## Work to complete
Your answer must be an exact copy of the data below, minus any pictures.

[Stored entries]
++++++++

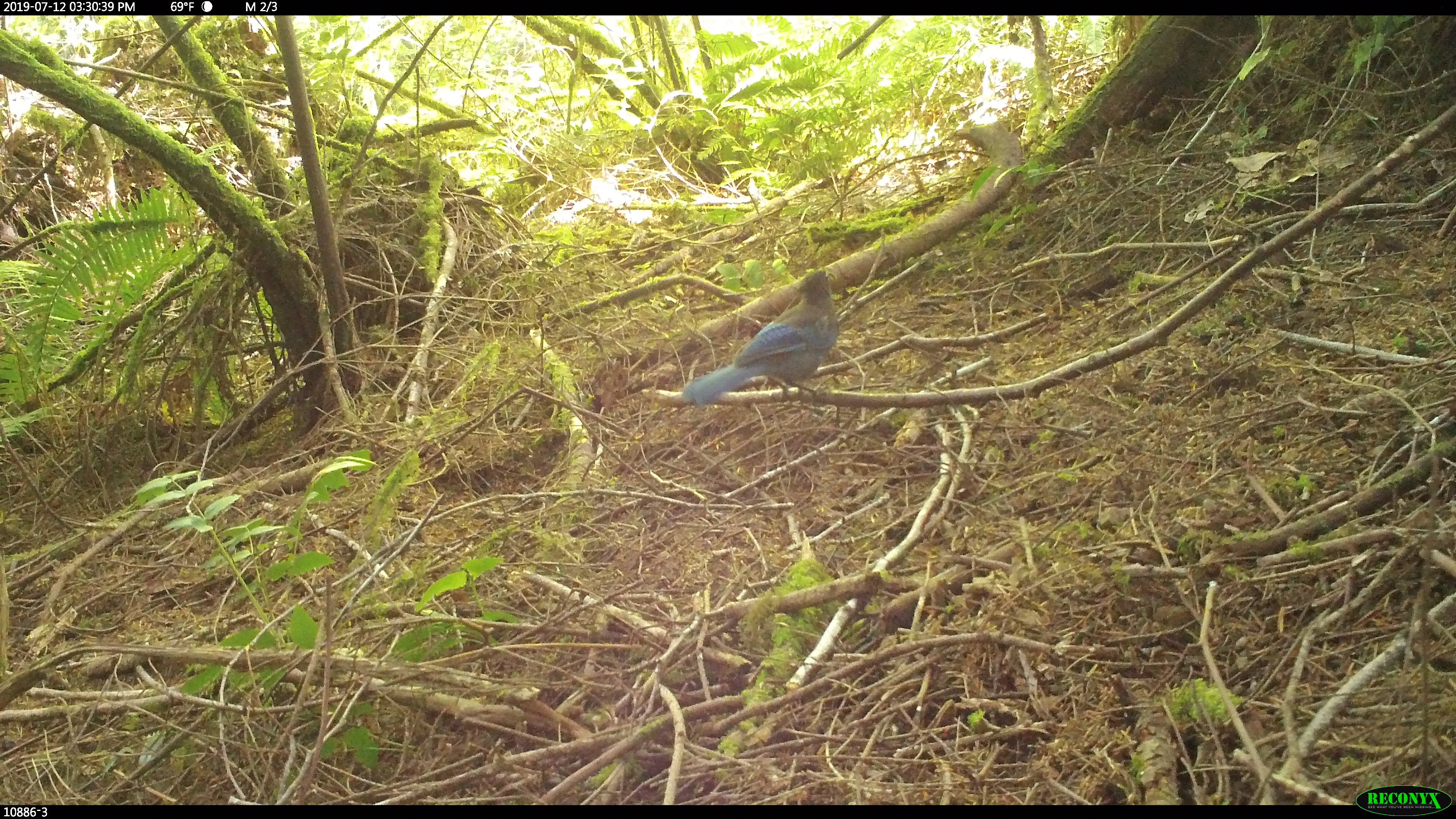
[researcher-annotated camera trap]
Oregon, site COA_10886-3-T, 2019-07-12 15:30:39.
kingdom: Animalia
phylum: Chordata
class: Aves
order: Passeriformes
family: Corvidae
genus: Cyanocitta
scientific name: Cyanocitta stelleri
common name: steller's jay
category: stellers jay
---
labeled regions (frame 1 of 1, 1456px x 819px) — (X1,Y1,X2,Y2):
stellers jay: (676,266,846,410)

++++++++

## Exercise output
[researcher-annotated camera trap]
Oregon, site COA_10886-3-T, 2019-07-12 15:30:39.
kingdom: Animalia
phylum: Chordata
class: Aves
order: Passeriformes
family: Corvidae
genus: Cyanocitta
scientific name: Cyanocitta stelleri
common name: steller's jay
category: stellers jay
---
labeled regions (frame 1 of 1, 1456px x 819px) — (X1,Y1,X2,Y2):
stellers jay: (676,266,846,410)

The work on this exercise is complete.